Hello,
First of congratulations on becoming an elementary teacher. I taught for over 11 years myself. I taught fourth, first, second, and subbed every position from K-6 to special education.
Now as a superintendent, I am at the top of my game and realize I don't know that much!
Today is a milestone....3 years ago 2/2/2017 I found out about the affair!
That was a milestone for me as well. My new wife and I went to the courthouse to get married. Ours was in 2018. We had to get married to qualify for our home loan. Just about to celebrate two years in our home.
His M.O. is avoidance when situations are uncomfortable! He hates conflict.
In my opinion, this needs to be addressed. My ex and I were both hated conflict and the avoidance led to burying issues. By the time we were in counseling there was so much in the attic, it was impossible to clear it. You need to bring up issues and work on them as a couple. Conflict and the process of how you resolve the conflict will either bring you closer or further apart.
In my current situation, we have our disagreements and our fights, but we attack the issue- not each other.

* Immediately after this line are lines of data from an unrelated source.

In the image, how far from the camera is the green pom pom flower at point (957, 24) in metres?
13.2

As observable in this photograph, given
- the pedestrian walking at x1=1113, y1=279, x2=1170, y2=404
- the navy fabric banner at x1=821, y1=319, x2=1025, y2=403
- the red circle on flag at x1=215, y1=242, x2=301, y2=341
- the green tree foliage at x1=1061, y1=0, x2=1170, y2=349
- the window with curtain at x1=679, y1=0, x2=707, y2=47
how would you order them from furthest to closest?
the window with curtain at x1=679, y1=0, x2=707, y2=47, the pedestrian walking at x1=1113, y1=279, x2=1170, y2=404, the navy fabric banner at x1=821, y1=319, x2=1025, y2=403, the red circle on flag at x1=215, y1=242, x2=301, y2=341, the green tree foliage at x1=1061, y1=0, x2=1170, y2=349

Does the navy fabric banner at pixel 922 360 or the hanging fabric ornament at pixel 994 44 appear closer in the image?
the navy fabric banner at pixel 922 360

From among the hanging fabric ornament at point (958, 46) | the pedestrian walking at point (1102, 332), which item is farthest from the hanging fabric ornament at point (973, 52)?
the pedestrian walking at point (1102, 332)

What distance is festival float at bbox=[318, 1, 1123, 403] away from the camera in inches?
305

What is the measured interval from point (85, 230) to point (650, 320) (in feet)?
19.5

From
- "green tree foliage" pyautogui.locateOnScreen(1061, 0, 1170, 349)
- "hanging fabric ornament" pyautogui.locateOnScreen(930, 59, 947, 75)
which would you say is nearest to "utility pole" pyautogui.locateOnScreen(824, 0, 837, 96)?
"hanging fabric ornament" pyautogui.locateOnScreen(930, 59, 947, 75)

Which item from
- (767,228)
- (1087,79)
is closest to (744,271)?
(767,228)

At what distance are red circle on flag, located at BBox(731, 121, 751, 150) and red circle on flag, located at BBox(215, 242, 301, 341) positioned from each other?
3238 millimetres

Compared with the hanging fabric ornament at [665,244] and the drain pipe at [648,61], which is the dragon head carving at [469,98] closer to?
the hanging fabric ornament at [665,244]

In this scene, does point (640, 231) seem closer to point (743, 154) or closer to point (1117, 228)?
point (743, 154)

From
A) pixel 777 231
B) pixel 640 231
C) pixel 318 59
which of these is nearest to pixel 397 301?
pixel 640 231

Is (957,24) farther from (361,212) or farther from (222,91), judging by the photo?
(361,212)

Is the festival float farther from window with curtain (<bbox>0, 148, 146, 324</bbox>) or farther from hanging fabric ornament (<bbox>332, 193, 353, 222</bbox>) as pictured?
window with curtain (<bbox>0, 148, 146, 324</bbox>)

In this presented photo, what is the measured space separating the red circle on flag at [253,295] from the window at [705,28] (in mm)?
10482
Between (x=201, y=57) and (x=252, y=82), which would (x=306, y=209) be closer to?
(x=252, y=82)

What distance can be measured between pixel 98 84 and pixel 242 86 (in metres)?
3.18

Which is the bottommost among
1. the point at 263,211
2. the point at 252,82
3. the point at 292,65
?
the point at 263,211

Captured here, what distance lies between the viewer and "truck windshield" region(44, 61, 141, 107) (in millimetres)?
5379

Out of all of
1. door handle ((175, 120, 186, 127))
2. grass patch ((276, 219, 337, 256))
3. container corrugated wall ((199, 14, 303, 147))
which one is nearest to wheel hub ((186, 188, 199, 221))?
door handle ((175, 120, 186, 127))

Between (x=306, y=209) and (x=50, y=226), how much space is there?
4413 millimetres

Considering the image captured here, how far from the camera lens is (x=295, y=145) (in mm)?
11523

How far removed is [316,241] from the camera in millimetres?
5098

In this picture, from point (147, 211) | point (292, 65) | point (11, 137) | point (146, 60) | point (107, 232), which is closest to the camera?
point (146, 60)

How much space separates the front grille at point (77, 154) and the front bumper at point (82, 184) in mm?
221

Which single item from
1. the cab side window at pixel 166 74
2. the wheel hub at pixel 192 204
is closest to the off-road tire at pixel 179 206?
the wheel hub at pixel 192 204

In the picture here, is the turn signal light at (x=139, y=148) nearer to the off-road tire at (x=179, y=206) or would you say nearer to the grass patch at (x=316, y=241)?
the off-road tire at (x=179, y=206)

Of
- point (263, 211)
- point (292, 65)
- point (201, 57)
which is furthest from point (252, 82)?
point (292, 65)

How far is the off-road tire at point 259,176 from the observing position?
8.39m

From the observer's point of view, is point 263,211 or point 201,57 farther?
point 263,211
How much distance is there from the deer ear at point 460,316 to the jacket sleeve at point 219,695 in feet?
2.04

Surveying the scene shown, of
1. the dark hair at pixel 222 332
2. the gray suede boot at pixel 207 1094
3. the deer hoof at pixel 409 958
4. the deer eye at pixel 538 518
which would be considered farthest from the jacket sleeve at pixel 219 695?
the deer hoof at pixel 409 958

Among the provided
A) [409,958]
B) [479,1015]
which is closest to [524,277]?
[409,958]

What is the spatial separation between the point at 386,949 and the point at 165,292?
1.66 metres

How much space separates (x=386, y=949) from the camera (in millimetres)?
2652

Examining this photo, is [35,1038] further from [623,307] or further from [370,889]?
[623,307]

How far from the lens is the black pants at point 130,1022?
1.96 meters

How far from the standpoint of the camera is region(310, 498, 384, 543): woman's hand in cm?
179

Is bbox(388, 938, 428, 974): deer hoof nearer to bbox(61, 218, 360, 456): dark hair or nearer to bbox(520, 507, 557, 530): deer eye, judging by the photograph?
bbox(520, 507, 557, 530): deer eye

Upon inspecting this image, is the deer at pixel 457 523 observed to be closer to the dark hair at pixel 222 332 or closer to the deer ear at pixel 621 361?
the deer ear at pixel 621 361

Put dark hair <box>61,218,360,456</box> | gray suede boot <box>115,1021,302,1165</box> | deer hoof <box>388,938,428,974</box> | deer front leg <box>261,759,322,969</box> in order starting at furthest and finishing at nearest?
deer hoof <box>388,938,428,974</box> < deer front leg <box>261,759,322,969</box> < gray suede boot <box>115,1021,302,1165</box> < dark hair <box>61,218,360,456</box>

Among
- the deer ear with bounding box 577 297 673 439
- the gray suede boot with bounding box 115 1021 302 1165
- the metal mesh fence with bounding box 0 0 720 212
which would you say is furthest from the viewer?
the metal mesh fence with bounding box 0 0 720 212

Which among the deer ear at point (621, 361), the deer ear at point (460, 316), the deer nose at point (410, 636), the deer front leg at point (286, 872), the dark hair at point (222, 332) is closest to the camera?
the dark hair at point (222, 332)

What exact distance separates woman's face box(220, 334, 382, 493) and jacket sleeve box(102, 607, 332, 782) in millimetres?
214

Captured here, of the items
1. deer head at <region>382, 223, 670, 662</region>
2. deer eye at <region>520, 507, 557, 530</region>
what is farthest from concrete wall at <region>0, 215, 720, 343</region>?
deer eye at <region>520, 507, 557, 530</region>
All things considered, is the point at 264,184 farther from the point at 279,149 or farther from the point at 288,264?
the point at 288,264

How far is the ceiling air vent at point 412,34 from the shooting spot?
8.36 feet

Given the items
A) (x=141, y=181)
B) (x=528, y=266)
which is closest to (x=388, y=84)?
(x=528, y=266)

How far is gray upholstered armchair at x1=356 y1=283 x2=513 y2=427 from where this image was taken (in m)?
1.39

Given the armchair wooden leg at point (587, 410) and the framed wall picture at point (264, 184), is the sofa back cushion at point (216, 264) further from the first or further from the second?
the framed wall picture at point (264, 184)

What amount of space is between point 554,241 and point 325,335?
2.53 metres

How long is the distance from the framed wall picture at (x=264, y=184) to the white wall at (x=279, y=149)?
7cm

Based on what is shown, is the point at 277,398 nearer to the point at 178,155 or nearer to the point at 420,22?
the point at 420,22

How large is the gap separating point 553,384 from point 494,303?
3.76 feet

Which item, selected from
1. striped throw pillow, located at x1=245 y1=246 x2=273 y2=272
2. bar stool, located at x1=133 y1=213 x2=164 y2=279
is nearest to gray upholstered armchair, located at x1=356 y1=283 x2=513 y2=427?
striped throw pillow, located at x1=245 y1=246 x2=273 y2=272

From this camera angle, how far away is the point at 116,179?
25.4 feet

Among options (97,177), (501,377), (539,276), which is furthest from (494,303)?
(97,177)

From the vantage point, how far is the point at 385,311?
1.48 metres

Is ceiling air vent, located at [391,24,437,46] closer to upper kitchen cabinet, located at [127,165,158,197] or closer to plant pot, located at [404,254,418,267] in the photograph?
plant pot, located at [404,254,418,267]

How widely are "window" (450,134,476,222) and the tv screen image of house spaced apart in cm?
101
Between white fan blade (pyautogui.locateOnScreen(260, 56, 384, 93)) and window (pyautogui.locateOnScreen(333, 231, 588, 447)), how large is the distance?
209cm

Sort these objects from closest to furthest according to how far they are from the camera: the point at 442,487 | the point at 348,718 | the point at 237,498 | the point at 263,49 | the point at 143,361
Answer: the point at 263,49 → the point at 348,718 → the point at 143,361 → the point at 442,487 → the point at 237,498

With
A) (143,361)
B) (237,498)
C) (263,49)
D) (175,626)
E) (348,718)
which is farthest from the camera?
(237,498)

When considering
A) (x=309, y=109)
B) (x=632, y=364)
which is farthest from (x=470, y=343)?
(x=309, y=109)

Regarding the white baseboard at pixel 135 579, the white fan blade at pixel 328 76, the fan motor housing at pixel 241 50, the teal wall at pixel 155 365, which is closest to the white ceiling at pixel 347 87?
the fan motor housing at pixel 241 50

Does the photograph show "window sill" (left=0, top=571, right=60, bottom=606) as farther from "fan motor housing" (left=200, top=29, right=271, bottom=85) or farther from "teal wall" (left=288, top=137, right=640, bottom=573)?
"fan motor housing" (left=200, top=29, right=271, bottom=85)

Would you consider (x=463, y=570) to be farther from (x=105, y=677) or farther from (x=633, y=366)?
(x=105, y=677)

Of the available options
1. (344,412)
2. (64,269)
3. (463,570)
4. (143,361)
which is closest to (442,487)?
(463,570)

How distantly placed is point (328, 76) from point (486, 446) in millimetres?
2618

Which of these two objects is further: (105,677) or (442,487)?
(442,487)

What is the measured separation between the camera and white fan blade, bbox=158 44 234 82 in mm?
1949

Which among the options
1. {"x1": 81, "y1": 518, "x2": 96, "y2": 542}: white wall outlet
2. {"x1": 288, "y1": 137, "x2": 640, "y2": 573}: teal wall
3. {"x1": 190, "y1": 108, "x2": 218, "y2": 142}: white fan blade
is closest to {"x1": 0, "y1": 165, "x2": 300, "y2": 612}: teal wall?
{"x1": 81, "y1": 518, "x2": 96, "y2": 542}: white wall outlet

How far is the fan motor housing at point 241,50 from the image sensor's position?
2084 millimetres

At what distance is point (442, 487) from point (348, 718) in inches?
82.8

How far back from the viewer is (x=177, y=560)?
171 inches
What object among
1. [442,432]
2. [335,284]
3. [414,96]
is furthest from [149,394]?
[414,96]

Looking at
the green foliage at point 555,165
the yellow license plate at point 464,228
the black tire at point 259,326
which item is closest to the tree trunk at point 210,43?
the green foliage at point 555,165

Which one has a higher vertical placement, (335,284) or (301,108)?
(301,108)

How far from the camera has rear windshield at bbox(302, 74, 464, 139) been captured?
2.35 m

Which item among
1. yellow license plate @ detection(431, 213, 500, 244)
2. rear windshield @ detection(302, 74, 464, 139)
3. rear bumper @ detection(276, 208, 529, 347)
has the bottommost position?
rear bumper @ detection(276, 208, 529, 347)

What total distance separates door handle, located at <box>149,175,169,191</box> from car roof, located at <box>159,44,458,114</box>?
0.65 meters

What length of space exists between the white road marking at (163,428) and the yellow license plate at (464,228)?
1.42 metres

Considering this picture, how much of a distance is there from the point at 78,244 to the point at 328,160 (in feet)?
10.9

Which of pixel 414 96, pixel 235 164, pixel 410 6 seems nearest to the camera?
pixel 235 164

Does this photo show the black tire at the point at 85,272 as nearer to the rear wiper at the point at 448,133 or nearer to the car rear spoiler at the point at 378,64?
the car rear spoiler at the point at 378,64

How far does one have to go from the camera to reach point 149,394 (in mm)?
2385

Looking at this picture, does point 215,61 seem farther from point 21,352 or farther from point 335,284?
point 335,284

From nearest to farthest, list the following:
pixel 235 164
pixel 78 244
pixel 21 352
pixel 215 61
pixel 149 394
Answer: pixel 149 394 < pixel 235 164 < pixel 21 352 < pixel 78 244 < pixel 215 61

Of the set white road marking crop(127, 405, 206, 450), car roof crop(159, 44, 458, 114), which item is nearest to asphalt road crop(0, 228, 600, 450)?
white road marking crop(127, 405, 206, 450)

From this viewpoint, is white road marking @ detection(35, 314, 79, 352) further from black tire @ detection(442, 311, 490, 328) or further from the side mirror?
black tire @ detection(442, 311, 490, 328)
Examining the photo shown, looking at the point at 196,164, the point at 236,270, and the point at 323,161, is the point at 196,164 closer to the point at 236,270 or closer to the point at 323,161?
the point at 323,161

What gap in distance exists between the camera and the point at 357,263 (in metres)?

It allows the pressure to be let out without having to mask and pretend that we are just a happy , loving couple 24/7.
It’s been between Christmas and February 2nd that I am on edge and emotionally fragile. But less each year so that is good. I can’t wait til one day it’s February 2nd and it doesn’t even register in my brain....that probably won’t ever happen but I can dream!
It will take time, but don't worry.....with communication and counseling, you can reach acceptance first and hopefully forgiveness later. It won't happen overnight, but with time, you will get there.